Created attachment 166101 [details] photo of screen, kernel panic # fallocate -l 250M b1 # fallocate -l 250M b2 # fallocate -l 250M b3 # fallocate -l 250M b4 # fallocate -l 250M b5 # mkfs.btrfs -M -draid1 -mraid1 b1 b2 b3 b4 b5 # losetup -f b[12345] # mount /dev/loop0 /mnt/btr # cp <somefiles> /mnt/btr # btrfs fi show Label: none uuid: be5b794d-a603-4eee-adfa-74711c010cfa Total devices 5 FS bytes used 366.42MiB devid 1 size 250.00MiB used 250.00MiB path /dev/loop0 devid 2 size 250.00MiB used 177.00MiB path /dev/loop1 devid 3 size 250.00MiB used 192.00MiB path /dev/loop2 devid 4 size 250.00MiB used 246.00MiB path /dev/loop3 devid 5 size 250.00MiB used 249.00MiB path /dev/loop4 Btrfs v3.18.2 [root@f22s btr]# btrfs scrub start -Bd /mnt/btr scrub device /dev/loop0 (id 1) done scrub started at Sun Feb 8 17:59:30 2015 and finished after 3 seconds total bytes scrubbed: 137.52MiB with 0 errors scrub device /dev/loop1 (id 2) done scrub started at Sun Feb 8 17:59:30 2015 and finished after 3 seconds total bytes scrubbed: 176.32MiB with 0 errors scrub device /dev/loop2 (id 3) done scrub started at Sun Feb 8 17:59:30 2015 and finished after 3 seconds total bytes scrubbed: 191.33MiB with 0 errors scrub device /dev/loop3 (id 4) done scrub started at Sun Feb 8 17:59:30 2015 and finished after 3 seconds total bytes scrubbed: 137.70MiB with 0 errors scrub device /dev/loop4 (id 5) done scrub started at Sun Feb 8 17:59:30 2015 and finished after 4 seconds total bytes scrubbed: 240.29MiB with 0 errors # umount /mnt/btr # losetup -d /dev/loop3 # rm -f b4 # mount /dev/loop0 /mnt/btr mount: wrong fs type, bad option, bad superblock on /dev/loop0, missing codepage or helper program, or other error In some cases useful info is found in syslog - try dmesg | tail or so. # mount /dev/loop0 /mnt/btr -o degraded # btrfs device delete /dev/loop4 /mnt/btr ERROR: error removing the device '/dev/loop4' - No space left on device # rm -rf <somefiles> # btrfs device delete /dev/loop4 /mnt/btr No errors for about 1 minute, and then the attached photo of kernel panic.

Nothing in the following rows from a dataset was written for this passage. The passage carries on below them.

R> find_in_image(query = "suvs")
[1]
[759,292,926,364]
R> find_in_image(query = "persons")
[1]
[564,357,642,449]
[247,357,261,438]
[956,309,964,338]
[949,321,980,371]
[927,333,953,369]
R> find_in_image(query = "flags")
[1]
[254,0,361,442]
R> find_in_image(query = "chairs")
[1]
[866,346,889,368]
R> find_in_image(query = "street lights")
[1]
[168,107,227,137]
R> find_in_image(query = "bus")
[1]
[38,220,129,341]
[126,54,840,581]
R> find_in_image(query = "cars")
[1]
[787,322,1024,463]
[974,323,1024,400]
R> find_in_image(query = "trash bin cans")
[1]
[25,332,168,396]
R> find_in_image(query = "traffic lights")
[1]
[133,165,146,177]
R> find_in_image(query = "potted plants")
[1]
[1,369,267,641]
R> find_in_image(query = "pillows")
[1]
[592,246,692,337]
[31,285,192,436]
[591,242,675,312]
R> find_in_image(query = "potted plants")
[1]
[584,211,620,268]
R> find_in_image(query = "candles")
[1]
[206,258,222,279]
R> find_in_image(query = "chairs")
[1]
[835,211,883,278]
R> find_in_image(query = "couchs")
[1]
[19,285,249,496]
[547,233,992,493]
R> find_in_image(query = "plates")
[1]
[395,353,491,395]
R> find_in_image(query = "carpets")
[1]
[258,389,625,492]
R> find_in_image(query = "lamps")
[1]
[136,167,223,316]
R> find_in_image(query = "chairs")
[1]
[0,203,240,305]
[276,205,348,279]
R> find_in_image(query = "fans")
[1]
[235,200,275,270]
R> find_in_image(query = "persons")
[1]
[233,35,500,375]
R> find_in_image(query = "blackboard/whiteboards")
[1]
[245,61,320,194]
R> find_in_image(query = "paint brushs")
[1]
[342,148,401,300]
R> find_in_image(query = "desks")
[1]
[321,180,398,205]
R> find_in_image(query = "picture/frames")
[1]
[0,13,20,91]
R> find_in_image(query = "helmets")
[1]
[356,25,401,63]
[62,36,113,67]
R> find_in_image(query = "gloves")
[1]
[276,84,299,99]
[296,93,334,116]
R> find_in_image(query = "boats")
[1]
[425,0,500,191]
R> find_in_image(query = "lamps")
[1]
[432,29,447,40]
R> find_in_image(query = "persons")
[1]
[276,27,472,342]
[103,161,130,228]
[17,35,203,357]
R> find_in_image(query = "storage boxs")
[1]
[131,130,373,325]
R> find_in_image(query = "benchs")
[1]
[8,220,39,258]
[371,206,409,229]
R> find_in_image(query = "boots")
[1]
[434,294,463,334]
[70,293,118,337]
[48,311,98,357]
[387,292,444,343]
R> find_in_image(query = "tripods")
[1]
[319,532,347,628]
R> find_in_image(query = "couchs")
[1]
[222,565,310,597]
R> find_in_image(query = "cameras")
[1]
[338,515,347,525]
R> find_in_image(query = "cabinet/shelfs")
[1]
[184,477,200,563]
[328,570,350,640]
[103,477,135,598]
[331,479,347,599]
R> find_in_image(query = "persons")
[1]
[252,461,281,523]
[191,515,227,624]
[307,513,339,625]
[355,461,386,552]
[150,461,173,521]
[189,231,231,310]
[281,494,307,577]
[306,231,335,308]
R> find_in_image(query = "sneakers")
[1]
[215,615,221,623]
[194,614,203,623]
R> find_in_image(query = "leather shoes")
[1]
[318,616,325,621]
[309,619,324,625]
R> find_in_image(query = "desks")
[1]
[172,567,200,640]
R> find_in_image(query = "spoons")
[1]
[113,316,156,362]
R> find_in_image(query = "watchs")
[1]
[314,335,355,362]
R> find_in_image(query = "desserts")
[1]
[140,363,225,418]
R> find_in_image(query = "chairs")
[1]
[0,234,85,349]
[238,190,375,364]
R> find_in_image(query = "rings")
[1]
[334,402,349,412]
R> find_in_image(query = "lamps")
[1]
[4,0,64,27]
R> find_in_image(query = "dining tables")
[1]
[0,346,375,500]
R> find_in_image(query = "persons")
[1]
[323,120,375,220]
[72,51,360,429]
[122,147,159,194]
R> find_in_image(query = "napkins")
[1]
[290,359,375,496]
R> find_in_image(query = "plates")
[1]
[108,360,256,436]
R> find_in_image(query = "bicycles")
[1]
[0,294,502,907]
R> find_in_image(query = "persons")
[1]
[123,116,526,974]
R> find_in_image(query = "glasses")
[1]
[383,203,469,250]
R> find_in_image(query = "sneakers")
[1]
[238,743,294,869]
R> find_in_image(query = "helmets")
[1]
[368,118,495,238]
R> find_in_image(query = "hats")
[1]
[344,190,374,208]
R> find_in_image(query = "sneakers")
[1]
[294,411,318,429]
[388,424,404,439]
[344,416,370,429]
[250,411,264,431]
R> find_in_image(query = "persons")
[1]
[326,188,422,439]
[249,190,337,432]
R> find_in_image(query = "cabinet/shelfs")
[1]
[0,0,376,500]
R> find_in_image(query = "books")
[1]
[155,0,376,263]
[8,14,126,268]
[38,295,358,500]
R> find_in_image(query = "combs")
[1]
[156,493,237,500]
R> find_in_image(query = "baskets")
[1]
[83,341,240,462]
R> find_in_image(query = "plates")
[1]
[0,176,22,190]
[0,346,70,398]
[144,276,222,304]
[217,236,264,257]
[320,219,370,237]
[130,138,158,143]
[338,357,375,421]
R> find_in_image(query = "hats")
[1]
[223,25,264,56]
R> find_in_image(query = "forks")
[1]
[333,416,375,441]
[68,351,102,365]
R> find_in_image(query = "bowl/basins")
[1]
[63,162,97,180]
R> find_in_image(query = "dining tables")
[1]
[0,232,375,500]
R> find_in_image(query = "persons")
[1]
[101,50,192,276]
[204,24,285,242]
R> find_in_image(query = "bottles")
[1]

The sshd shell was frozen, no console access.
Created attachment 166111 [details] journal with crash stack trace Looks like the disk deleted OK, but then 32 seconds later there's a BUG warning and the oops. Attached is the full journalctl -b-1 -l -o short-monotonic output. [29624.382790] f22s.localdomain kernel: BTRFS info (device loop4): disk deleted /dev/loop4 [29656.902166] f22s.localdomain kernel: BUG: unable to handle kernel NULL pointer dereference at 0000005c Last time in the journal is [29656.903019], while the first time in the photo is 29663, so about 7 seconds missing (lost) between this journal and the photo.
Is it even a good idea for Btrfs to permit device removal of a degraded volume? Seems like this shouldn't be permitted, or at best permitted only with a --force flag. Best practices is probably to add a device and remount back to normal mode, and then do the device delete. I don't know that anything good comes from removing a device from a degraded volume.
Created attachment 166261 [details] dmesg 3.19.0 Is reproducible in simplified form, by not first overfilling the volume (thus avoiding enospc). # mount -o degraded /dev/loop0 /mnt/btr # btrfs dev delete /dev/loop3 /mnt/btr ## wait 100s # umount /mnt/btrfs [ 624.764677] BTRFS info (device loop3): disk deleted /dev/loop3 [ 723.596939] BUG: unable to handle kernel NULL pointer dereference at 0000005c [ 723.597019] IP: [<c06b2de8>] bio_get_nr_vecs+0x8/0x40 [ 723.597019] *pde = 00000000 [ 723.597019] Oops: 0000 [#1] SMP Full dmesg could be captured this time, this is what's attached.